Problem details: Print, word for word, the stretch of the blog post below that opens with the words "What happened to the $1." and closes with "and solve this..".

Wednesday, October 31, 2007

What happened to the $1. Can you explain? - A simple math brain teaser that leaves you thinking..

So you think you are good at Math and at simple calculations. Here we go. Try and solve this..

Three guys came to a motel and asked for a room with 3 beds. The manager said that the room rent was $30. They said they will check the room and pay for it. So the boy took them to the room, they liked it and each paid with a $10 note and the net amount came to $30. The boy went back to the manager and gave him $30. Then the manager realized that they had discounts at that time and that the room rent was actually $25 for the day. Since he was honest, he gave $5 (5 1 dollar notes) to the boy and asked him to return that money to those guys in the room. While going to the room, the boy thought that they cannot share the amount of $5 equally and since they didn't pay him the tip last time, he thought that he will take $2 and give them back $3 so that each gets $1 back. He silently slipped $2 into his pocket and went to their room and gave each guy $1. Everyone was happy.

But here is the question about it.. Initially the three visitor guys gave $30. Each paid $10 and got $1 back. This means each paid $9 and so the total they paid is $27. $2 were stolen by the hotel boy. We have the count for $27 + $2 = $29. What happened to the remaining $1 ???

How much do you understand your auto loan - Can you find the fault in this calculation?

A small discussion with my room mate brought up the subject of auto loan that I have on my car and why I should / should not pay it off. I have some savings in my savings account and I have an auto loan on my car. If I open a CD (Certificate of Deposit) with Indymac bank they will give me an APR of 5.5% and my car loan is financed by a Credit Union at 5.5%. The argument that my roomie was making was that I should pay off the car loan instead of opening a CD. His reasoning was that, though the car loan and the APR on the CD were the same, I am actually losing money, because on the interest that I earn on the CD, I have to pay a tax. And since I am single and fall in the higher tax bracket, I will end up paying 25%(+) on the interest earned. Which means that I will actually be making around 75% of the 5.5% which is around 4.13% which means that I am losing around 1.37% (5.5-4.13) on the whole amount that I am planning to open a CD with. In a way, it made sense for a brief moment.

But then, further investigation showed that it is not a valid argument to me. Here was my case that I presented. Let us say you have $10000 with you, and you have two choices, put it in a CD for two years at the rate of 5.5%, or pay off your loan which is 5.5% and ends in 2 years. If you don't pay off the loan now, you keep paying it in monthly amounts of $440.96 (Calculation from Bankrate calculator) with your salary. If you put it in CD for 2 years, you make a simple interest of $1130.25 (550+550). Let us say, you pay 28% tax on it. So your net interest earned from that amount after paying taxes off is 72% of 1130.25 which is $813.28 and the total interest you pay on the car loan for these 2 years is $582.96 (Calculation from Bankrate calculator). So I argued that I actually am making $230.32 (813.28-582.96) extra by not paying off the car loan.

Information supplied:
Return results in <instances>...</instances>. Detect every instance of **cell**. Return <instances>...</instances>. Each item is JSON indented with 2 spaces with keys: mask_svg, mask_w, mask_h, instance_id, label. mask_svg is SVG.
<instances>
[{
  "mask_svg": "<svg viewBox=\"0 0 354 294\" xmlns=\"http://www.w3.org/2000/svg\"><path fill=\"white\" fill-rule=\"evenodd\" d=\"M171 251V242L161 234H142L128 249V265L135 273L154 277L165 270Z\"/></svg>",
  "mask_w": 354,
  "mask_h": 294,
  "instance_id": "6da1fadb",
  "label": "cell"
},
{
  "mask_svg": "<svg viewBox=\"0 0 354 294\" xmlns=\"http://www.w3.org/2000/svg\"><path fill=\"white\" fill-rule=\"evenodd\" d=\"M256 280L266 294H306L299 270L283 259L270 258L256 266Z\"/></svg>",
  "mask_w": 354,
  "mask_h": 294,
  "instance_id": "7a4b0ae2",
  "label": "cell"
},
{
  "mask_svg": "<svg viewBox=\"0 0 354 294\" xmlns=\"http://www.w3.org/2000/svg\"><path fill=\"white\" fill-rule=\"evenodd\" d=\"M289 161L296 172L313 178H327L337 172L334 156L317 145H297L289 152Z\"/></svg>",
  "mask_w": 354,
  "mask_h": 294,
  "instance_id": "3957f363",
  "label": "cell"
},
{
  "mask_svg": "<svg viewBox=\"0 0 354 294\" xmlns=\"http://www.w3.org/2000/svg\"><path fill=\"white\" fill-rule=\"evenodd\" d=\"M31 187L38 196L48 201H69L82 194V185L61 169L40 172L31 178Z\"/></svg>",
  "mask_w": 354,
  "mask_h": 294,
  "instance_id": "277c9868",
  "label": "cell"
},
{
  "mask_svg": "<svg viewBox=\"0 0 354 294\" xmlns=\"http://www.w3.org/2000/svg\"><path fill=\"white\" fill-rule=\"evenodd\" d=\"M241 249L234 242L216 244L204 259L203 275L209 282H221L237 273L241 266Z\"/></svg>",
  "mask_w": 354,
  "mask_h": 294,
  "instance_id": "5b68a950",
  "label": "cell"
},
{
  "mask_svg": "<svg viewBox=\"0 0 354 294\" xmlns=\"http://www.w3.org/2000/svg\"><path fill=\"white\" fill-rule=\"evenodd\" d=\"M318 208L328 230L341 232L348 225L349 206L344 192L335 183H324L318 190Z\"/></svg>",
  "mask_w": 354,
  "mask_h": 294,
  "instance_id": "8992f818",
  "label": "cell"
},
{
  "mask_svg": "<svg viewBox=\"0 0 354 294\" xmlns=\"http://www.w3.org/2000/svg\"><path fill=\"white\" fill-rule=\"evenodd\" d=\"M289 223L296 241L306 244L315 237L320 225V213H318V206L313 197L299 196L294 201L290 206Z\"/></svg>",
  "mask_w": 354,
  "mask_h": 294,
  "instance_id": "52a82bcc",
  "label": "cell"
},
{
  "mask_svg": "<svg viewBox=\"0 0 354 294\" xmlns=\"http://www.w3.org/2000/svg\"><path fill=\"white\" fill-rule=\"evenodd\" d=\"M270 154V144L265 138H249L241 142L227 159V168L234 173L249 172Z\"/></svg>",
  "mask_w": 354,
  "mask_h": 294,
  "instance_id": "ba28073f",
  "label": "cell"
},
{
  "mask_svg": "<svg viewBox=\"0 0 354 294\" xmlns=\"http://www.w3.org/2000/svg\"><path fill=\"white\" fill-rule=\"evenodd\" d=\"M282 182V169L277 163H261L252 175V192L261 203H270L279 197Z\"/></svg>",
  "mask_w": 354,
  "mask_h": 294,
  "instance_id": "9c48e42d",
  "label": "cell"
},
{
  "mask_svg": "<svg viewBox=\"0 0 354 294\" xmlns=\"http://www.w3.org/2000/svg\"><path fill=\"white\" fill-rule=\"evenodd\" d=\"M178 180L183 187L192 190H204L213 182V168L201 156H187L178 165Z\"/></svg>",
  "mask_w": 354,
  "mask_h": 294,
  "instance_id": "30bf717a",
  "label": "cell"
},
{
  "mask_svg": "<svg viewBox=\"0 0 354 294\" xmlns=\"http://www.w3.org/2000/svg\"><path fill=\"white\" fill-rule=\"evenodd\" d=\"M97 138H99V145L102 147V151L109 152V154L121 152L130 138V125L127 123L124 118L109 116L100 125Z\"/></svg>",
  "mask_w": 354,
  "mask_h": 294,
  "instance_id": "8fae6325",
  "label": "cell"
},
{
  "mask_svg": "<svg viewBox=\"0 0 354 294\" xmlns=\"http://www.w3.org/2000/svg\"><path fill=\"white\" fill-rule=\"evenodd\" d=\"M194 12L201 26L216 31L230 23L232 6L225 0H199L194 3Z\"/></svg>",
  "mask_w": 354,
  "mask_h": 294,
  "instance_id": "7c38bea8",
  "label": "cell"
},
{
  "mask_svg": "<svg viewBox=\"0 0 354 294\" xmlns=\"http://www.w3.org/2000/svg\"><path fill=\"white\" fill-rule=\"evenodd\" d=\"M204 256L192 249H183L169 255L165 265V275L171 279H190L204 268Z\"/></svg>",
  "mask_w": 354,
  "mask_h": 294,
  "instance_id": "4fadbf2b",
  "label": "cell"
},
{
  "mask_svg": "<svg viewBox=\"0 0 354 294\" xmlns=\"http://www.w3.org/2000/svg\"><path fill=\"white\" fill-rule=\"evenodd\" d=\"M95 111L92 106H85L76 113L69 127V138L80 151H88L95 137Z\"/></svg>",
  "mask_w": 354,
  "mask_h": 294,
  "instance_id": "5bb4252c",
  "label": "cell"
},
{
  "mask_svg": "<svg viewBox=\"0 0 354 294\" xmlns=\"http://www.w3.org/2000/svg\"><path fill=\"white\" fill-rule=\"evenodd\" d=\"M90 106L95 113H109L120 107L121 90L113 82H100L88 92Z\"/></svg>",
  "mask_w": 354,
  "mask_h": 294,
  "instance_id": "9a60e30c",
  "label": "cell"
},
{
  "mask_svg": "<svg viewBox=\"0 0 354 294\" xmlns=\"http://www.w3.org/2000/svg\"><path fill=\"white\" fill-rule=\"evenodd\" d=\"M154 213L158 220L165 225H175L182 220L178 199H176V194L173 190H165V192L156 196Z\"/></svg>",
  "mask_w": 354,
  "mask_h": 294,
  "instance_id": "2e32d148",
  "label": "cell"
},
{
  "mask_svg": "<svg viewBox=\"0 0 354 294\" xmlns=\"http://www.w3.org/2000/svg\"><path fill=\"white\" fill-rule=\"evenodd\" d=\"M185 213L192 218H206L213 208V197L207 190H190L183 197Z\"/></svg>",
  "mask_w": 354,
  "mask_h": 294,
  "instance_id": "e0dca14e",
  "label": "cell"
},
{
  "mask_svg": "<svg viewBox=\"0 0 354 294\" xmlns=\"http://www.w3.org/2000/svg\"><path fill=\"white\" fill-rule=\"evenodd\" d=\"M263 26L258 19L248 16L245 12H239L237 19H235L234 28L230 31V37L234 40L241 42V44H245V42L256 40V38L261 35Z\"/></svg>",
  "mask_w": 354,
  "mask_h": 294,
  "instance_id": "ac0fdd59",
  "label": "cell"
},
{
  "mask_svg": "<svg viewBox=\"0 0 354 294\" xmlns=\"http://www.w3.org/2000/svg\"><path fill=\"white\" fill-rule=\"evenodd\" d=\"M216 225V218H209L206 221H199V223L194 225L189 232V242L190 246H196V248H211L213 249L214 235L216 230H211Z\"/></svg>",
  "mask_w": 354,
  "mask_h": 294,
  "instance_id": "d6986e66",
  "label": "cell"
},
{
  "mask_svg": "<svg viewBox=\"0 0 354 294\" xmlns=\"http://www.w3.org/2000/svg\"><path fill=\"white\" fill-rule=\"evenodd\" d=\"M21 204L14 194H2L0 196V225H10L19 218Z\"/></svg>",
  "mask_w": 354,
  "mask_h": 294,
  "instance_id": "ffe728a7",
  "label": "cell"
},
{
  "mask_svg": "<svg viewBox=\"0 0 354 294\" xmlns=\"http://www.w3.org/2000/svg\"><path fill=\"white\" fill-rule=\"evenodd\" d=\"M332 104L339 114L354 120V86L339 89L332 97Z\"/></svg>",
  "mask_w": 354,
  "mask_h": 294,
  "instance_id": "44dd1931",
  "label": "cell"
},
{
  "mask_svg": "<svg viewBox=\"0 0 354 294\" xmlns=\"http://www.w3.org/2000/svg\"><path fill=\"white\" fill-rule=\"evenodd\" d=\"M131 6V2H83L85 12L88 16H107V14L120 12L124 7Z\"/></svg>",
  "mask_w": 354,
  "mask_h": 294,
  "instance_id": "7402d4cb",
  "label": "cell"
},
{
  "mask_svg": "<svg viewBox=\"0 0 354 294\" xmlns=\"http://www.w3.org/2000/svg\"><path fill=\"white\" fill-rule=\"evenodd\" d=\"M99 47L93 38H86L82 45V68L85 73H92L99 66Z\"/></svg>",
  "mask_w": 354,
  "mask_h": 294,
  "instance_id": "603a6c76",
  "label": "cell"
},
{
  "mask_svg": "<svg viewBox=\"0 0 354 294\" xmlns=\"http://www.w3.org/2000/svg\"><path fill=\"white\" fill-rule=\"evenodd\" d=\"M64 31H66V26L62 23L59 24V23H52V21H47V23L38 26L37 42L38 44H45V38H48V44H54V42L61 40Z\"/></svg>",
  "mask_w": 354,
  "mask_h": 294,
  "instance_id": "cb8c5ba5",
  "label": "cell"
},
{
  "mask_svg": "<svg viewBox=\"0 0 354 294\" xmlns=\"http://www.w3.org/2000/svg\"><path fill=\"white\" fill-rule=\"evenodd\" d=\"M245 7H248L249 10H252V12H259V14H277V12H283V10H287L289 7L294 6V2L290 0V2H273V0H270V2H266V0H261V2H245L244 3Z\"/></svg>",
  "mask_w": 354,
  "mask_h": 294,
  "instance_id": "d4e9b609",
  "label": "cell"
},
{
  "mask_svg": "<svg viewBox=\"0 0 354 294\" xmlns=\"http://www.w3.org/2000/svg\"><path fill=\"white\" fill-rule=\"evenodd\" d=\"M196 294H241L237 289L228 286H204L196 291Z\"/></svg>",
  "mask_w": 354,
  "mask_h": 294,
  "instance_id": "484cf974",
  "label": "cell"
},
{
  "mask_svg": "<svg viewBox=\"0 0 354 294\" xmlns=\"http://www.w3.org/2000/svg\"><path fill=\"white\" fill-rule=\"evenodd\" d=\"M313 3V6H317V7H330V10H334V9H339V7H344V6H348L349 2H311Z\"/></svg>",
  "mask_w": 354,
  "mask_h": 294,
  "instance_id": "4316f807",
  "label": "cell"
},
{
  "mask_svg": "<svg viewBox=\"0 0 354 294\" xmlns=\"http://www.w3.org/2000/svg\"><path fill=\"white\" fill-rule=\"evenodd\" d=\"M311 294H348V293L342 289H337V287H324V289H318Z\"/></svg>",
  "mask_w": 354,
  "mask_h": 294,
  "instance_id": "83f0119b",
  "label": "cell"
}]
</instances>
---
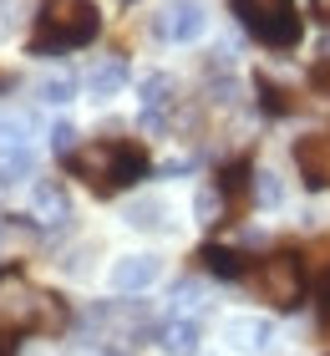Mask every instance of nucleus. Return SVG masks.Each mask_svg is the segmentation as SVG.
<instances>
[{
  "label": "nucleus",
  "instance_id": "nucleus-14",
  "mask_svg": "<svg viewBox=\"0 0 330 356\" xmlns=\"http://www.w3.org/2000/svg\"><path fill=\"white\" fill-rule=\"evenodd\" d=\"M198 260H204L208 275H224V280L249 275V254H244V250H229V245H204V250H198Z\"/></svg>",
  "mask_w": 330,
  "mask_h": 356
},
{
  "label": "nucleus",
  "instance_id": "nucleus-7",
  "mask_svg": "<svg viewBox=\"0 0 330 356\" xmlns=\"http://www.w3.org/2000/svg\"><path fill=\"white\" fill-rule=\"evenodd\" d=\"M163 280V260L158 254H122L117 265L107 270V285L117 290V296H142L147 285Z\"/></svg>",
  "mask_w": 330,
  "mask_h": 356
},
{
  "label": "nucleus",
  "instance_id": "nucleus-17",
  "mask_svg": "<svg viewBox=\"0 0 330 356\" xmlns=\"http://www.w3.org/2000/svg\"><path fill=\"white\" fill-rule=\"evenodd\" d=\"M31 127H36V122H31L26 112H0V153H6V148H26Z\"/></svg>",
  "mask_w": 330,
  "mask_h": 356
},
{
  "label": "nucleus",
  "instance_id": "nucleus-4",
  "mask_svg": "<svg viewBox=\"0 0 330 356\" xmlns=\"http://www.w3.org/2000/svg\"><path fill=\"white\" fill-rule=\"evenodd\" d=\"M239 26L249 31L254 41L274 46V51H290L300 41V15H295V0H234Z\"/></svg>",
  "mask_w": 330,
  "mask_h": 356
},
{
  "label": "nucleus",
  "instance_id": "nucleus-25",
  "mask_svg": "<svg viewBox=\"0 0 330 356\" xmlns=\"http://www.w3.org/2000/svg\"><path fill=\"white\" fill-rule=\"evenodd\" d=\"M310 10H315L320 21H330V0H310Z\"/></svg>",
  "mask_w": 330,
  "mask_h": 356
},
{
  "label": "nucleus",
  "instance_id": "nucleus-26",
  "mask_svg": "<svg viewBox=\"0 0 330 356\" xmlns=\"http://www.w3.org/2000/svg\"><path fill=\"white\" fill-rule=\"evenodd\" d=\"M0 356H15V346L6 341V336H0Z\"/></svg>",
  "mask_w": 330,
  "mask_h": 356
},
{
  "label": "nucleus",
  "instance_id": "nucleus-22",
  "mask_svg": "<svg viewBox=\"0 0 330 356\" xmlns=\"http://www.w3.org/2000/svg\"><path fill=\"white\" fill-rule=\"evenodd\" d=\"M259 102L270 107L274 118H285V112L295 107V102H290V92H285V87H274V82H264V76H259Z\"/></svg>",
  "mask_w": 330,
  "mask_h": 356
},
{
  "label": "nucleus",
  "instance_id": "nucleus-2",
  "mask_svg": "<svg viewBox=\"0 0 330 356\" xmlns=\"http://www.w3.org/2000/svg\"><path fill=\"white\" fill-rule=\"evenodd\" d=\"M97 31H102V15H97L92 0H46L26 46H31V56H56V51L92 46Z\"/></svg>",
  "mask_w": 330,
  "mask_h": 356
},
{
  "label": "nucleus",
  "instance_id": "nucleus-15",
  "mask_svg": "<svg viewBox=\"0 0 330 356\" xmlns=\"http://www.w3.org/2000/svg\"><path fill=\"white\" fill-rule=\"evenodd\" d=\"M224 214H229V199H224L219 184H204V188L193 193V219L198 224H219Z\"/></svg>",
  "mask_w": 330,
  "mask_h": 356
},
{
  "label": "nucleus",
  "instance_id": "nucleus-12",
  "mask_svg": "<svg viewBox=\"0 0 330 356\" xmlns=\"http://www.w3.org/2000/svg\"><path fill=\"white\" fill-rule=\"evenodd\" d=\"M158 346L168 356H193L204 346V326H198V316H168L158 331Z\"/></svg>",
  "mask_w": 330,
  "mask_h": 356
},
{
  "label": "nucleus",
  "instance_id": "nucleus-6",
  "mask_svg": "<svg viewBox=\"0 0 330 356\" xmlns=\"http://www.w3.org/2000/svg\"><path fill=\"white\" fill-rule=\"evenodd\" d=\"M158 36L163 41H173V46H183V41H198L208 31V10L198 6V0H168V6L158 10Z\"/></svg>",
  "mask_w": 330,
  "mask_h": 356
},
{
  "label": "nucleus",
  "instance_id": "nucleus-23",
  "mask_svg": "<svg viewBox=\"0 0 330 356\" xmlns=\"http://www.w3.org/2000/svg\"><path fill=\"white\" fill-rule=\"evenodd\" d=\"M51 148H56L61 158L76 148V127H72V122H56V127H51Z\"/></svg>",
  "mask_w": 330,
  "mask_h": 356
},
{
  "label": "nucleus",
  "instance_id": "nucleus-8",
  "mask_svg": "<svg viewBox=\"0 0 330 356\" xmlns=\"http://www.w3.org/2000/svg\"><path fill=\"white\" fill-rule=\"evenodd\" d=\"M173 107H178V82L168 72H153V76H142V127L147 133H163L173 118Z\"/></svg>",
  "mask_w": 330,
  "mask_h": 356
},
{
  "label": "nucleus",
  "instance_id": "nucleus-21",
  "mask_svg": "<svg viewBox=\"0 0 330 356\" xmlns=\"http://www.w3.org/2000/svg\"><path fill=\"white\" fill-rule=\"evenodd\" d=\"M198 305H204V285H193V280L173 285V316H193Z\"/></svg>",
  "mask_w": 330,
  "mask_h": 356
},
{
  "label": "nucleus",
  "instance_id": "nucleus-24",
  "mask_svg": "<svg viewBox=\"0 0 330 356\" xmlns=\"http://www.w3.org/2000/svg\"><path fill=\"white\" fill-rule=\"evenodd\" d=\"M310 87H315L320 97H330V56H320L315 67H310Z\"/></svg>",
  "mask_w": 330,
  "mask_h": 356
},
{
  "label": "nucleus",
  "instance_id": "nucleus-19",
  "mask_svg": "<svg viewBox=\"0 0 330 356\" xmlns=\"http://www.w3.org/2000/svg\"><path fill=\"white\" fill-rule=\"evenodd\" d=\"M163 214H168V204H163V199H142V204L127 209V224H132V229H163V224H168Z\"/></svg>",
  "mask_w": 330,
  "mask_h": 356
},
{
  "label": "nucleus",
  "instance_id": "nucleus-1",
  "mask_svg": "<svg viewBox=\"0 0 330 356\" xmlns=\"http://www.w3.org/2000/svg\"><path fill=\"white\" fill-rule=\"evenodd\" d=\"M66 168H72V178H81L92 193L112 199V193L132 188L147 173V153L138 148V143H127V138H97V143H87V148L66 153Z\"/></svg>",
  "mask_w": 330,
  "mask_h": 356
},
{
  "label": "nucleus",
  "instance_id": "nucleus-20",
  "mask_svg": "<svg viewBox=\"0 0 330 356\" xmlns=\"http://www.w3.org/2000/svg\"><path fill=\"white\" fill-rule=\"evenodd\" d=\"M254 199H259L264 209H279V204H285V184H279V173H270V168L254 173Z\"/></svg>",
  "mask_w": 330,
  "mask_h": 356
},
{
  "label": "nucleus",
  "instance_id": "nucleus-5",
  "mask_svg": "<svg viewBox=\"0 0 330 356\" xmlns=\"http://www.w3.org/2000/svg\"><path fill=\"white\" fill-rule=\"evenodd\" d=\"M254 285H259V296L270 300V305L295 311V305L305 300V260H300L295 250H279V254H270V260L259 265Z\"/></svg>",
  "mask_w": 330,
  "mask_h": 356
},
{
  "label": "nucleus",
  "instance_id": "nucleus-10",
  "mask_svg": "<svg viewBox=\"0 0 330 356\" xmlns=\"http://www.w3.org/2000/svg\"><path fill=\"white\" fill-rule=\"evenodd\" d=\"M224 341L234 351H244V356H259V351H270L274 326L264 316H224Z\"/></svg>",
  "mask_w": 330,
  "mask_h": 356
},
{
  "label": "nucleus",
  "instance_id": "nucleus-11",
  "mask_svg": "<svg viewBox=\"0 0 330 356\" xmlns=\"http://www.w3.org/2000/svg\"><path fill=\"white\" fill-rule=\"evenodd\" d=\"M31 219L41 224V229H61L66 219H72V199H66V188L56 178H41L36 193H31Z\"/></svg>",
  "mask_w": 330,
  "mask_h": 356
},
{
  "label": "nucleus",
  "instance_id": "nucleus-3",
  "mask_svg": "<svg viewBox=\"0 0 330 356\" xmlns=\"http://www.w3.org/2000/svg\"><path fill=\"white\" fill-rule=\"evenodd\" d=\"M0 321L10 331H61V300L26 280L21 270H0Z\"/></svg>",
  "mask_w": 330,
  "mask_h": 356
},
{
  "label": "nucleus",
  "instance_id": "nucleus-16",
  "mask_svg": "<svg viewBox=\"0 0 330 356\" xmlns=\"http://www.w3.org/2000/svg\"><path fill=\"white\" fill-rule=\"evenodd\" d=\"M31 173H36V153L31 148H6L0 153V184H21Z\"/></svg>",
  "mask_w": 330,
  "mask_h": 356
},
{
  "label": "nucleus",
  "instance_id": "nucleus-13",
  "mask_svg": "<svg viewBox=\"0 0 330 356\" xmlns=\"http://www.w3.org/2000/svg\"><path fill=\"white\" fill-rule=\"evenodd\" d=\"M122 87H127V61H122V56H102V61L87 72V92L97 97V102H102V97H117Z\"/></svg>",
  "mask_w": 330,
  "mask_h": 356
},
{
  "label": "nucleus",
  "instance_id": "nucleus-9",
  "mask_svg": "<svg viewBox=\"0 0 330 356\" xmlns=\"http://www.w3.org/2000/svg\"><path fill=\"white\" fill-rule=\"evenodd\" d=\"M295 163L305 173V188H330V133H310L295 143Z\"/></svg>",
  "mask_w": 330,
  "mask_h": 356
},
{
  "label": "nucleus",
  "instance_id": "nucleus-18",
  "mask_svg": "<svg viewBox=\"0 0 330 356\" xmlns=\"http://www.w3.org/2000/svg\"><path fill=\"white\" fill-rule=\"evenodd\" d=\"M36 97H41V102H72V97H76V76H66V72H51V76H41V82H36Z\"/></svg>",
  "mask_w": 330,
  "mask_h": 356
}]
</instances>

The answer:
What happened to the $1. Can you explain? - A simple math brain teaser that leaves you thinking..

So you think you are good at Math and at simple calculations. Here we go. Try and solve this..